Raise High the Roof Beam, Carpenters and Seymour: An Introduction
- First edition
- Author: J. D. Salinger
- Language: English
- Publisher: Little, Brown
- Publication date: 1963
- Publication place: United States
- Media type: Print (hardback & paperback)
- Pages: 248 pp
- Preceded by: Franny and Zooey
- Followed by: "Hapworth 16, 1924"

= Raise High the Roof Beam, Carpenters and Seymour: An Introduction =

Book by J.D. Salinger

Raise High the Roof Beam, Carpenters and Seymour: An Introduction is a single volume featuring two novellas by J. D. Salinger, which were previously published in The New Yorker: Raise High the Roof Beam, Carpenters (1955) and Seymour: An Introduction (1959). Little, Brown republished them in this anthology in 1963. It was the first time the novellas had appeared in book form.
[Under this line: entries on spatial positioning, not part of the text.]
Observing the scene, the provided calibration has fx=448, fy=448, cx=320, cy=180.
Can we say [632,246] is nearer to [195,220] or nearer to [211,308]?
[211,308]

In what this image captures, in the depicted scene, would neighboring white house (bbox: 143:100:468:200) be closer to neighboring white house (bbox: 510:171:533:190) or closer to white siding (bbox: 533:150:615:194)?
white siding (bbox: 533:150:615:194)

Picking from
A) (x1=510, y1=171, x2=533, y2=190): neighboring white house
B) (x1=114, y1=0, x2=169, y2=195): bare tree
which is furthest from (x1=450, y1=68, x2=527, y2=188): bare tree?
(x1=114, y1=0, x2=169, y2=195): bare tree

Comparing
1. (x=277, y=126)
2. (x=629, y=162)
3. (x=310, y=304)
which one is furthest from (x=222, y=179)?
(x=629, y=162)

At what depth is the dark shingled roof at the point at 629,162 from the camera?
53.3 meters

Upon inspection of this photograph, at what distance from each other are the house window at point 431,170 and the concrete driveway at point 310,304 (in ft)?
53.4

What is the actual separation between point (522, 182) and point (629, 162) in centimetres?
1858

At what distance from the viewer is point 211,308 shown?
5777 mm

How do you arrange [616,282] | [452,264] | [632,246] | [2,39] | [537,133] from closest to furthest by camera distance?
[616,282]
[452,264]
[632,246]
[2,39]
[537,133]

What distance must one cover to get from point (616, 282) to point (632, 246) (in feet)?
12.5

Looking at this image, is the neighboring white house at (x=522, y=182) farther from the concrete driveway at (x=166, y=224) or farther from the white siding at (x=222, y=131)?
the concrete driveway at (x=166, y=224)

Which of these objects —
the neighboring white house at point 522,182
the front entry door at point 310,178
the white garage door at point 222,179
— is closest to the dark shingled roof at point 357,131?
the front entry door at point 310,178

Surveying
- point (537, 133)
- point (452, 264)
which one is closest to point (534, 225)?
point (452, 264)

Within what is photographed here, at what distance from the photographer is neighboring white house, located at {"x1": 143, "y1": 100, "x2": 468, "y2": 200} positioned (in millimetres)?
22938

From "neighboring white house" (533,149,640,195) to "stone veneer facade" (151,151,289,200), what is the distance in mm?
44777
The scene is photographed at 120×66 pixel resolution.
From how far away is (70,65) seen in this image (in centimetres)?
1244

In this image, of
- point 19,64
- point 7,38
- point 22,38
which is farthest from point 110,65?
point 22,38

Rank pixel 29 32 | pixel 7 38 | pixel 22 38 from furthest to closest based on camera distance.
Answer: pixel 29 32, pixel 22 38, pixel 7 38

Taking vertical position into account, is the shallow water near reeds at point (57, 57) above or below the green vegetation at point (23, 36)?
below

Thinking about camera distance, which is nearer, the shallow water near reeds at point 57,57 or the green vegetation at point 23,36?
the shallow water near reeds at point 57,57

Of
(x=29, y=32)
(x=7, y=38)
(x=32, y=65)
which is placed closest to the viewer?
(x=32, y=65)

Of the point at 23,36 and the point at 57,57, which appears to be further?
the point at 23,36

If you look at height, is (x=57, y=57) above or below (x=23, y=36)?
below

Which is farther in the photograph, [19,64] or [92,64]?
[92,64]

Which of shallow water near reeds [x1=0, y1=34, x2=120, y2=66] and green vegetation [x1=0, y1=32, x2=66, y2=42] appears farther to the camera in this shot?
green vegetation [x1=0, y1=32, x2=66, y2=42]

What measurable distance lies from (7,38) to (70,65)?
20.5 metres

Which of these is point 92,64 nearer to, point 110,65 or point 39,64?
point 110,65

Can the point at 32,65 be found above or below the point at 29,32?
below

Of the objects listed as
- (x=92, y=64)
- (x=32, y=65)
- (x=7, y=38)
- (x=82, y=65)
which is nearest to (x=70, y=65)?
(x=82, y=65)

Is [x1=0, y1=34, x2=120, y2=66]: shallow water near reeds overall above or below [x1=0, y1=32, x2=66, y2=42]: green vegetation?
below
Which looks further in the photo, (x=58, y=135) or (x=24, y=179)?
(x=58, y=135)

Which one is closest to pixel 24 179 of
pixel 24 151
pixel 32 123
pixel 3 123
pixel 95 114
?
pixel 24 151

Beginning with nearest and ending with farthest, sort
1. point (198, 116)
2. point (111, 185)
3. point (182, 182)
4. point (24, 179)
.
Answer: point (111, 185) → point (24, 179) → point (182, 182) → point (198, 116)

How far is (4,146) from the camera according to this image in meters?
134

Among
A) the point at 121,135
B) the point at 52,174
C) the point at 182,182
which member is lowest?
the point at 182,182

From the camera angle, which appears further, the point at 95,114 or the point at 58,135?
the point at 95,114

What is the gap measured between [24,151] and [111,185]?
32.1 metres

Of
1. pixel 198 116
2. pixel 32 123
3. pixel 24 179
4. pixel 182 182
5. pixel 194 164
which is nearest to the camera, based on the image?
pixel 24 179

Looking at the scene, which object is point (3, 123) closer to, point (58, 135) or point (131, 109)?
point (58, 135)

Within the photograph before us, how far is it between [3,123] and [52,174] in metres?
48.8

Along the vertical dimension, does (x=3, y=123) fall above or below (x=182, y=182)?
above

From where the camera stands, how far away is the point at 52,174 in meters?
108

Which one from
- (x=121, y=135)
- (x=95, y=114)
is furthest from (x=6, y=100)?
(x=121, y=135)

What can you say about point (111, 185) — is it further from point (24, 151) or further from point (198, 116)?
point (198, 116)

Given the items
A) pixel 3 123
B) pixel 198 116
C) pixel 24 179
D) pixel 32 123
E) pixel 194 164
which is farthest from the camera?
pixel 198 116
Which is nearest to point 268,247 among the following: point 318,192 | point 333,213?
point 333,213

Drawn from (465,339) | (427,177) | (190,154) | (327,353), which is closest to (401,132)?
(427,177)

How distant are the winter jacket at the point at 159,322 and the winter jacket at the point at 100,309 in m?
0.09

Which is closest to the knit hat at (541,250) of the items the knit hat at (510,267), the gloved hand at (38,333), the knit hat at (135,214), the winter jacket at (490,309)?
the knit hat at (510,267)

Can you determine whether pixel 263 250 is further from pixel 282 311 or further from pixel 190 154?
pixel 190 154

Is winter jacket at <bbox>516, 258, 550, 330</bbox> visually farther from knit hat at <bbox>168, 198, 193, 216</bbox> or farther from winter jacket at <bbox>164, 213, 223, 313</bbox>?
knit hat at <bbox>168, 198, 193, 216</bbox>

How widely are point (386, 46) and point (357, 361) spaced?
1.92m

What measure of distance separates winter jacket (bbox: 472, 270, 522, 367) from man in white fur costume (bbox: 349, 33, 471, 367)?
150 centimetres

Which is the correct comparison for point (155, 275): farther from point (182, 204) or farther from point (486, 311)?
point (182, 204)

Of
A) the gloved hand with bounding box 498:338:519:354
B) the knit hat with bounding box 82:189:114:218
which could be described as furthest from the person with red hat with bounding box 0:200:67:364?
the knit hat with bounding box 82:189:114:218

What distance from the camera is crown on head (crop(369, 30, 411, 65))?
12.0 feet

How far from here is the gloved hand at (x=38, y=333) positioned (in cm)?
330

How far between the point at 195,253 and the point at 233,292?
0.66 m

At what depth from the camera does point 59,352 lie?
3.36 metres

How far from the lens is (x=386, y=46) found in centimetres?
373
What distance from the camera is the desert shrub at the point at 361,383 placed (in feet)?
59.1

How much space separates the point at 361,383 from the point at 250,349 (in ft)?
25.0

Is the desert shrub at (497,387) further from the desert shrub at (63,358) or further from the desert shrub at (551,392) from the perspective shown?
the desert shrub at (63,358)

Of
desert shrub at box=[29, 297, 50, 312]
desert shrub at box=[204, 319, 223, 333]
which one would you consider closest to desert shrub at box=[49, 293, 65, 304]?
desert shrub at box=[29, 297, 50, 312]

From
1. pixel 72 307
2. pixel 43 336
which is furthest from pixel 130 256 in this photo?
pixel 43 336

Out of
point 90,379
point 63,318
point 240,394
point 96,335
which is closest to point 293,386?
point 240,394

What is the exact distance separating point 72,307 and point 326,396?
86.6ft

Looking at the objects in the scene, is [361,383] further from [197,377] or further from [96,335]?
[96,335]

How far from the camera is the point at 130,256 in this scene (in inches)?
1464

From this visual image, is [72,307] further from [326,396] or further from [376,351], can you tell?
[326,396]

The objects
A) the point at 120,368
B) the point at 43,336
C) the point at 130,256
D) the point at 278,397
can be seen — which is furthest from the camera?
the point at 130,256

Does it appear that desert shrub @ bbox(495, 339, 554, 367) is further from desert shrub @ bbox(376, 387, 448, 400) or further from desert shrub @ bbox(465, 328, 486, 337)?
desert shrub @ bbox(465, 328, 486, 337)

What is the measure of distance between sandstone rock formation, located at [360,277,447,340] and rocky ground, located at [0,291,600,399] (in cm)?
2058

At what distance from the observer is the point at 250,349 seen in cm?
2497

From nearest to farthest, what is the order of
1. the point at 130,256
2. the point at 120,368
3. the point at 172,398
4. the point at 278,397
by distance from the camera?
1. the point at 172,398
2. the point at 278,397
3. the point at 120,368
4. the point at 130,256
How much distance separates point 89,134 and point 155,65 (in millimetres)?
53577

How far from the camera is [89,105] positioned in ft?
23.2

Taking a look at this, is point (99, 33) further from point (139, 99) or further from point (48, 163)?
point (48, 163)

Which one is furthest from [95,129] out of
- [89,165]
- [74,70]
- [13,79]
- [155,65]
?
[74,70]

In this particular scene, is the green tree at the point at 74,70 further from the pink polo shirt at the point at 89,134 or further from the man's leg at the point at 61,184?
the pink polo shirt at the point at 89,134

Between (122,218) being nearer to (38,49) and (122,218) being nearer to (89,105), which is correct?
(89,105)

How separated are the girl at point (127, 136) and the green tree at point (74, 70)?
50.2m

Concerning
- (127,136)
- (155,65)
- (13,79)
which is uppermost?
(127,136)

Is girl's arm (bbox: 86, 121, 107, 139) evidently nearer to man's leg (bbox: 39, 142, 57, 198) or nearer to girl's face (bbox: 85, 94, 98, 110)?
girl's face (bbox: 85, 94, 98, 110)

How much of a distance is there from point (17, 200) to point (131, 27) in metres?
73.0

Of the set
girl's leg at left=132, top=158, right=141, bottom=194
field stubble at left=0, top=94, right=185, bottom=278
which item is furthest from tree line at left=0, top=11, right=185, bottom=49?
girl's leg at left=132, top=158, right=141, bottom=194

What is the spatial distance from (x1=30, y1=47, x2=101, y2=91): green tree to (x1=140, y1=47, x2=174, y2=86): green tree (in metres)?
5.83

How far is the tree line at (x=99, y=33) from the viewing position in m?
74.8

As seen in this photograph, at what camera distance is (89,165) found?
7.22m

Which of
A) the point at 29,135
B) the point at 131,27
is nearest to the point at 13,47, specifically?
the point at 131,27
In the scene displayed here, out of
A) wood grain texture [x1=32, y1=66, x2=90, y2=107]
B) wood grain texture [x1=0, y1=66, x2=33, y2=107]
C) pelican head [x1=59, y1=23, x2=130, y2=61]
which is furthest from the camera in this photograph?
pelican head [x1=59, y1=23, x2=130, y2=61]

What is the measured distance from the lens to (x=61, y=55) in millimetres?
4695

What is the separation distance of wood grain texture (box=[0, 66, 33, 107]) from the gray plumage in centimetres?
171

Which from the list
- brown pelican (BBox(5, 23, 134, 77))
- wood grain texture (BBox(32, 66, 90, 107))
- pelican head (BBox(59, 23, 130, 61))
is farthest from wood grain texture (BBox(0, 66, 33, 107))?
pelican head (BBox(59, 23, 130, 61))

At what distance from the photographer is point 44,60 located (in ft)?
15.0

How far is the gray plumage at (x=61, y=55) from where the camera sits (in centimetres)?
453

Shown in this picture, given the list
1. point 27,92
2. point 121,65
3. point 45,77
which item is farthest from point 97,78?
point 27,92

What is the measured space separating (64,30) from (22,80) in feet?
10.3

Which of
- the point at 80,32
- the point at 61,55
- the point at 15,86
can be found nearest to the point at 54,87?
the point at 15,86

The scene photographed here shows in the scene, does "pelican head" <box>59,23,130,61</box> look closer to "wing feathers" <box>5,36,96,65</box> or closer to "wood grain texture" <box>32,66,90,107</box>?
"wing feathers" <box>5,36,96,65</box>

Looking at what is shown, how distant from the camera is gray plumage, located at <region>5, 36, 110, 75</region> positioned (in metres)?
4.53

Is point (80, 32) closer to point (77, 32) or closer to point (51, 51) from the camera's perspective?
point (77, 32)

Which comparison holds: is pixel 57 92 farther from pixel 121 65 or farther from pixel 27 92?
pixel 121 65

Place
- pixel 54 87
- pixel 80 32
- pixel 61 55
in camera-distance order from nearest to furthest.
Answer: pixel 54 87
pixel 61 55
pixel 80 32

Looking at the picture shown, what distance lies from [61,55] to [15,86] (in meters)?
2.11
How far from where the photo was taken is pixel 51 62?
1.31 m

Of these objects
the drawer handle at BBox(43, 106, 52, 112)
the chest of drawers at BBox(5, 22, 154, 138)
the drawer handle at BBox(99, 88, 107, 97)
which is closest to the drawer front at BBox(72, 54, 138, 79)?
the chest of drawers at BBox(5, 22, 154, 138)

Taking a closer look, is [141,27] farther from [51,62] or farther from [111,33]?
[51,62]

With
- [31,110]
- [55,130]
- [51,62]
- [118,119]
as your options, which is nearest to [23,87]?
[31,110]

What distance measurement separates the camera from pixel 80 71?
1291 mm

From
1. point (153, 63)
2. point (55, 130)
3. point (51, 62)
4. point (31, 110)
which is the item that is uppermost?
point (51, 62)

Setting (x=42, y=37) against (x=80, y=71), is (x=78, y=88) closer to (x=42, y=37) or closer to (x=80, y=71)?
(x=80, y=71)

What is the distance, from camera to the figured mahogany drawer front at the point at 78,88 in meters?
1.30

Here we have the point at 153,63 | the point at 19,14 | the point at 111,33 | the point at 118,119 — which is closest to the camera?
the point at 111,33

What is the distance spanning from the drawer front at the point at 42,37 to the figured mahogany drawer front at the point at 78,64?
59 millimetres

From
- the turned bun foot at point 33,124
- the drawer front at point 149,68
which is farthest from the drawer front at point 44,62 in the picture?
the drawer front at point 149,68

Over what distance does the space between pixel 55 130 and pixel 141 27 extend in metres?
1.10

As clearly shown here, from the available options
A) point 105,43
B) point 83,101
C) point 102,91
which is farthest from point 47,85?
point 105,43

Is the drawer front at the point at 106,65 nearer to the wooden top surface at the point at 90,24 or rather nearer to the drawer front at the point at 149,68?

The book was the third best-selling novel in the United States in 1963, according to Publishers Weekly.

==Raise High the Roof Beam, Carpenters==
The story was originally published in the November 19, 1955, issue of The New Yorker.

Like many of the other Glass family stories, Raise High is narrated by Buddy Glass, the second of the Glass brothers. It describes Buddy's visit on Army leave (during World War II, in 1942) to attend the wedding of his brother Seymour to Muriel and tells of the aftermath when Seymour fails to show. The events set the stage for Seymour's suicide in 1948. Seymour is described through the eyes of Buddy and through those of the would-be wedding's attendants. Included is the Matron of Honor, a loud and burly woman whom Buddy meets in a car leaving the site of the wedding. The other passengers (who include the Matron of Honor's husband Robert; Muriel's father's deaf-mute uncle; and a middle-aged woman named Helen Silsburn) spend most of the car ride unaware of Buddy's family relation to the missing groom.

Throughout the story, the Matron of Honor criticizes Seymour, and describes how smart Muriel's mother Rhea is and her theories on Seymour's behavior. The conversations and Buddy's subsequent retort illustrates Buddy's annoyance with judgmental and insensitive people, and also reveals his closeness to Seymour. At one point in the story, Buddy finds Seymour's diary and rescues it before anyone can see it. He brings it in the bathroom and reads the only direct, unfiltered dialogue from Seymour. In the later story "Hapworth 16, 1924", Buddy asserts the letter is reproduced "word for word", as if to assure the reader these are Seymour's thoughts and not his.

The title is the first line of a message left for Seymour by his sister Boo Boo on the bathroom mirror of the family's apartment, which Buddy discovers towards the end of the story. The message itself begins with a line taken from Sappho's fragment LP 111:

Raise high the roof beam, carpenters. Like Ares comes the bridegroom, taller far than a tall man.

==Seymour: An Introduction==

Seymour: An Introduction was also originally published in The New Yorker in 1959, four years after Raise High the Roof Beam, Carpenters.

As the title suggests, the story represents an attempt by Buddy Glass to introduce the reader to his brother Seymour, who had committed suicide in 1948. The story is told in a stream of consciousness narrative as Buddy reminisces in his secluded home.

This story, like others concerning the Glass family, touches upon Zen Buddhism, haiku, and the Hindu philosophy of Vedanta.